Conforme a turismóloga da Emater, Fernanda, as pessoas que atuam na área do turismo e têm negócios em pontos turísticos, para se recuperar após o fim do distanciamento social, precisam investir desde já em boa comunicação, relacionamento com cliente e qualificação. “As últimas publicações da Organização Mundial da Saúde ilustram turismo rural como tendência de consumo em cenário após pandemia. Como turismóloga, eu acredito no turismo como um todo, enquanto fenômeno transformador. Sobretudo, para além de acreditar, sabe-se que a nossa resposta está no planejamento. Ele é necessário para qualquer segmento, sem um planejamento sério e bem estruturado, nenhum negócio turístico terá vez, seja aqui ou em qualquer outro país”, comenta.
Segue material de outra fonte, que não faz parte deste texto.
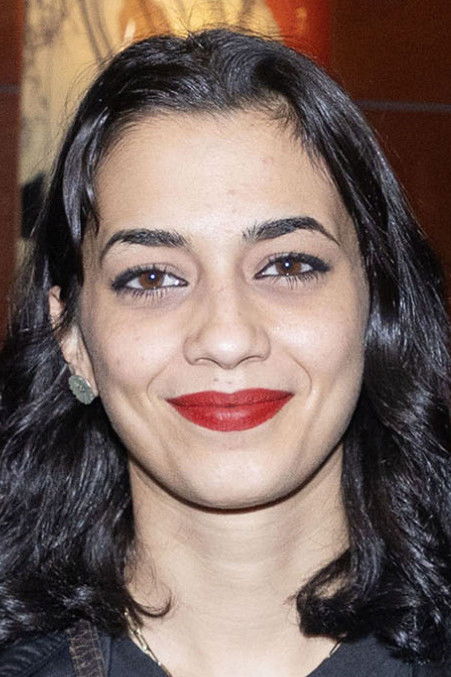 et billede af Maria Arzoglou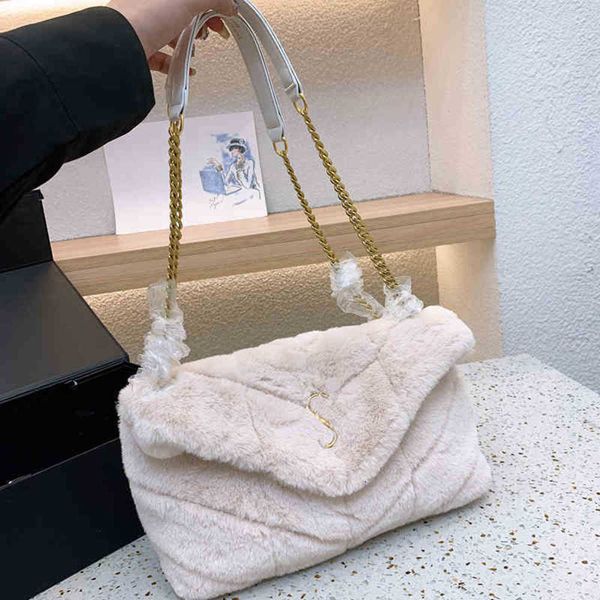 bags winter designer handbags y shoulder underarm bag women luxury vintage hairy chain crossbody cloud bag letters priting 220917
bags winter designer handbags y shoulder underarm bag women luxury vintage hairy chain crossbody cloud bag letters priting 220917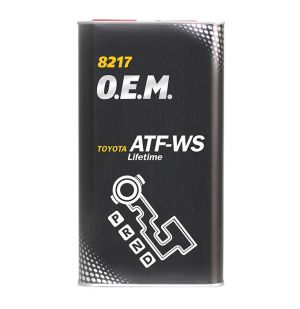 MANNOL 8217 O.E.M. ATF WS
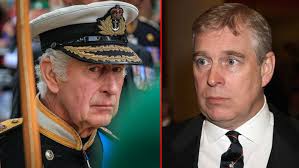 Charles ile Andrew arasında gerilimli görüşme: Annesi hasta yatağında  yatarken kardeşini ağlatmış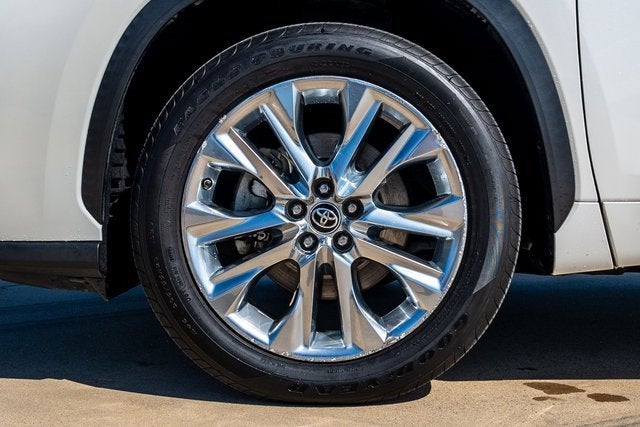 2021 Toyota Highlander Limited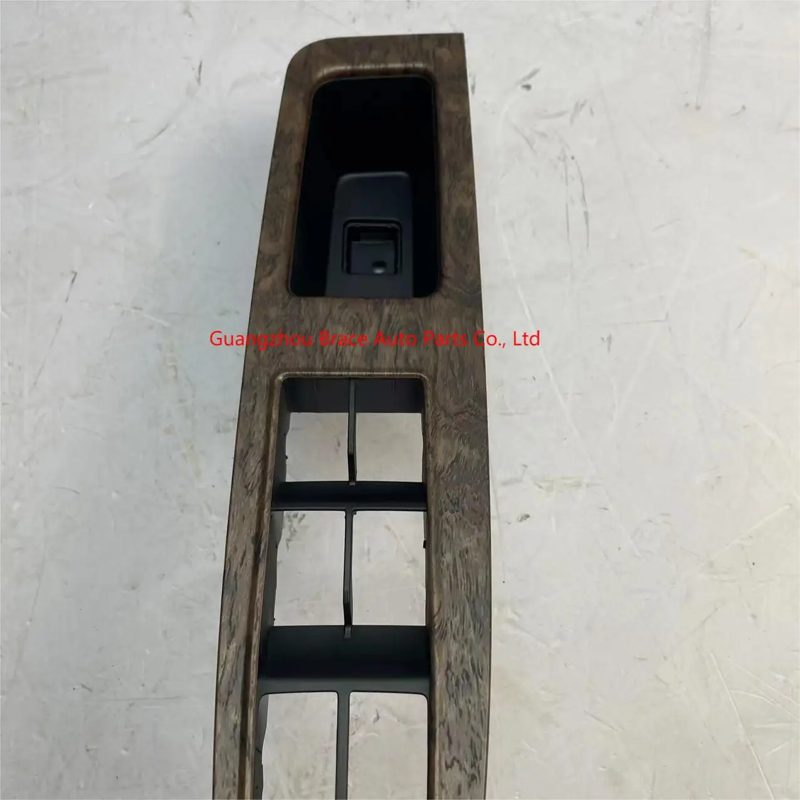 Window Lifter Switch Trim for Trumpchi GA8 320T 2.0T 2017 OEM 6205161BAL0000RY — photo 4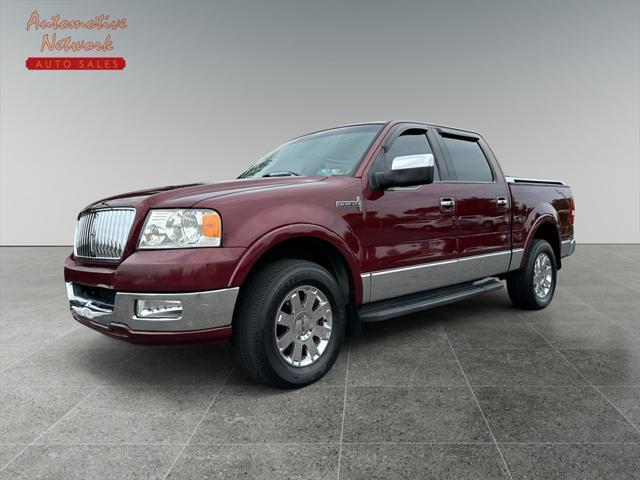 used 2006 Lincoln Mark LT car, priced at $11,999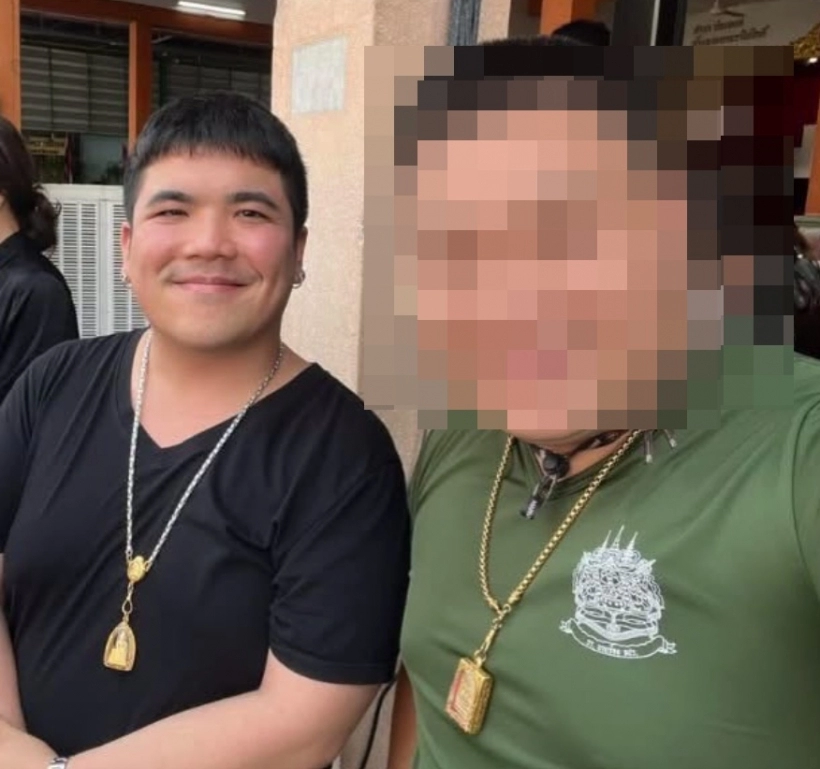 Jack Fanchan回应与军装男子合影风波 强调完全不认识对方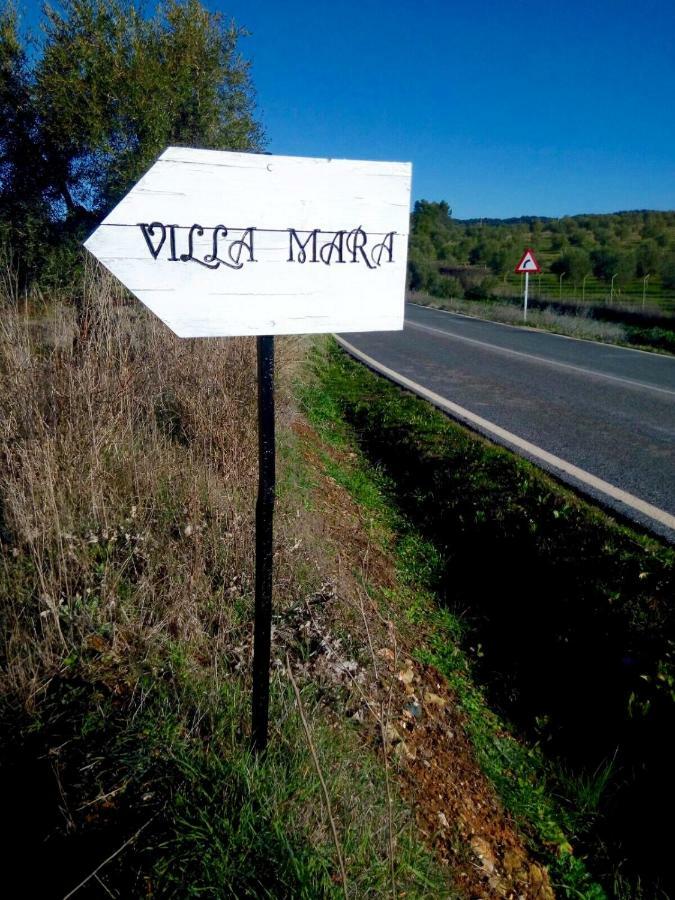Casa Rural Villa Mara La Puebla de los Infantes Bagian luar foto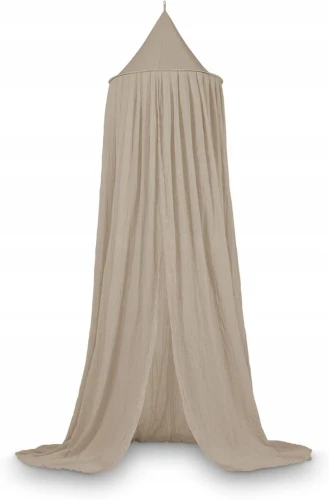 JOLLEIN Baldachin für Gestell 245cm VINTAGE Nougat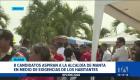 Racionamiento de agua, falta de alumbrado y vías sin pavimentar centran los reclamos ciudadanos de cara a la contienda por la alcaldía local. Un reportaje de Ericka Vera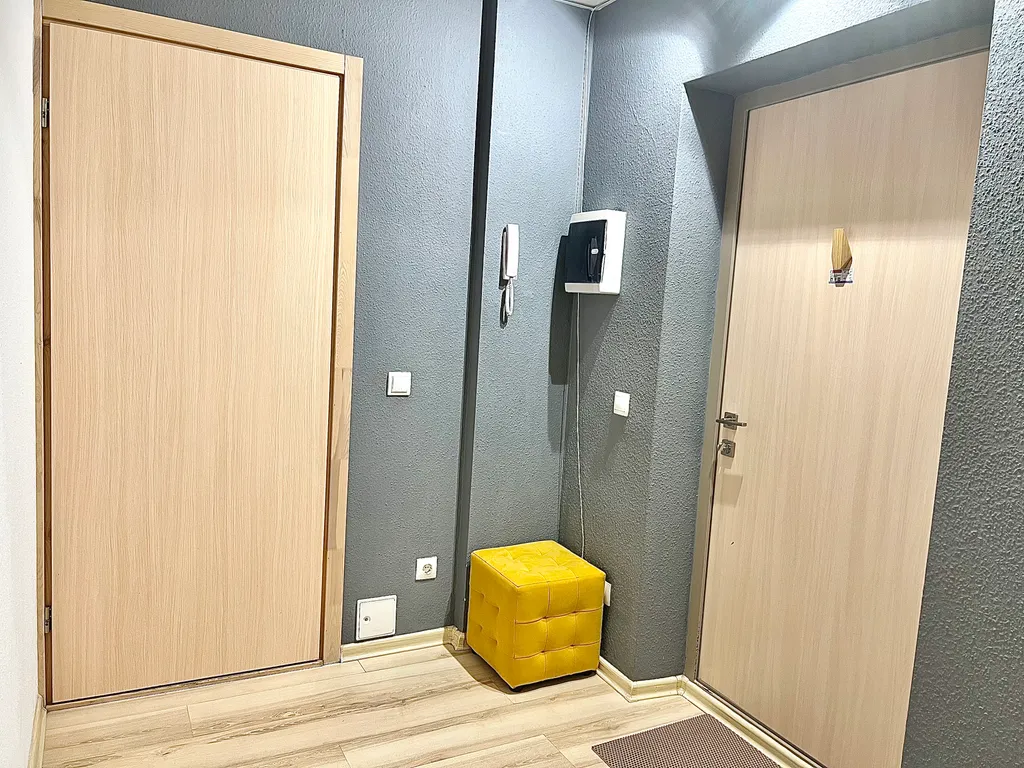 Квартира Квартира Просторная студия с кондиционером 14 этаж над УГМК-Арена / Гринвич — Екатеринбург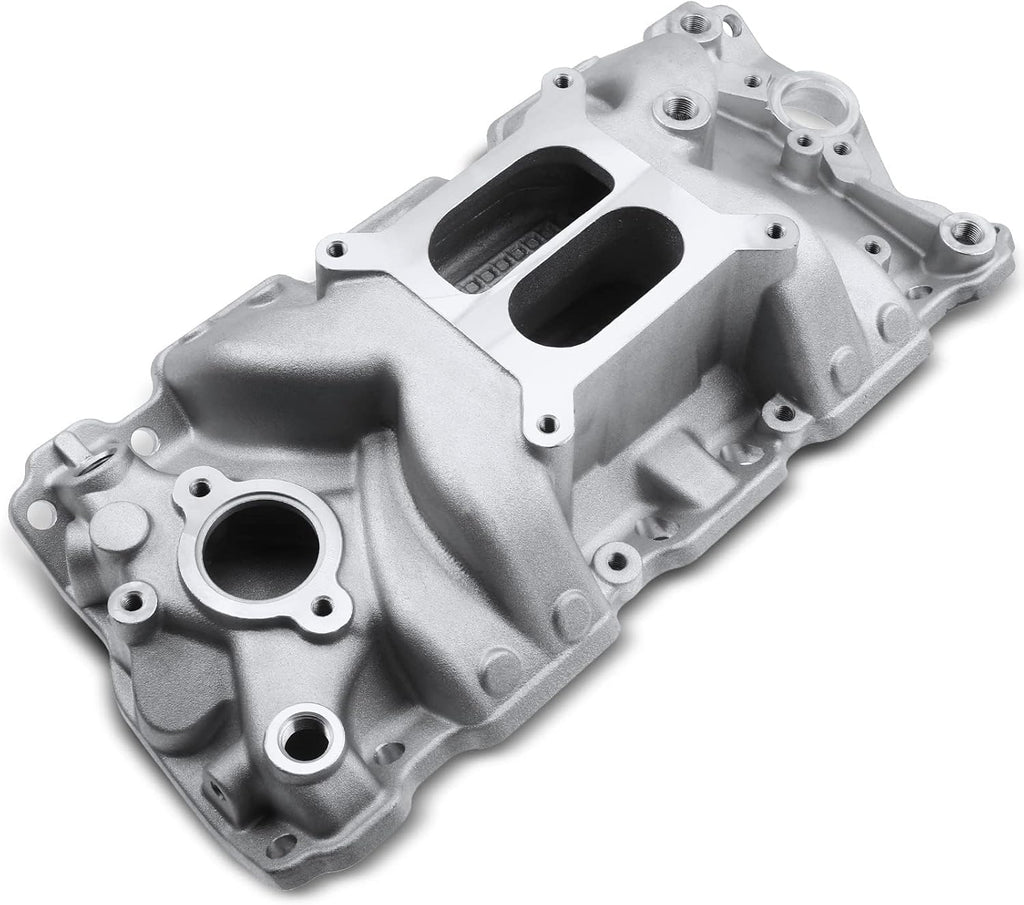 Aluminum Dual Plane High-Rise Intake Manifold C502818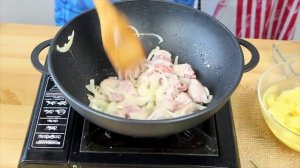 РЕЦЕПТ | ОВОЩНОE РАГУ С МЯСОМ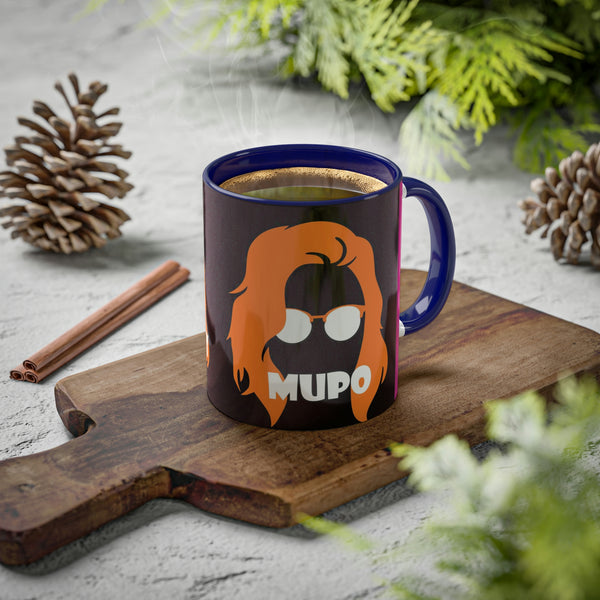 MUPO Mafia Colorful Mugs, 11oz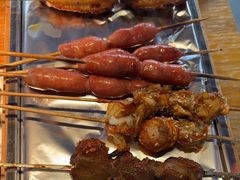 -喝丢一只鞋海鲜烧烤·海肠捞饭(文体街店)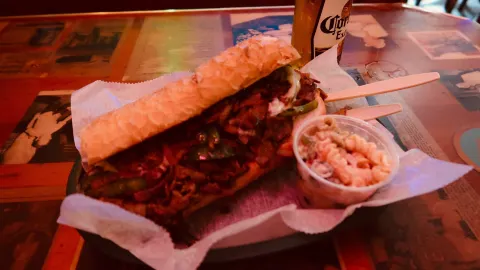 Callaghan's Irish Social Club in Mobile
Em reposta à Beta Redação, o Ministério do Turismo afirma que o turismo rural tem despontado como um dos setores mais relevantes no contexto do pós-pandemia, impulsionado pelas preferências dos consumidores por viagens de curta distância e atividades ao ar livre. Nesse contexto, com a crise sanitária vivenciada pela pandemia do novo coronavírus, o espaço rural é muitas vezes associado pela população urbana à qualidade de vida. Para o turista, é uma oportunidade de interação com paisagens naturais e experiências e modos de vida diversos em relação aos vivenciados nos centros urbanos.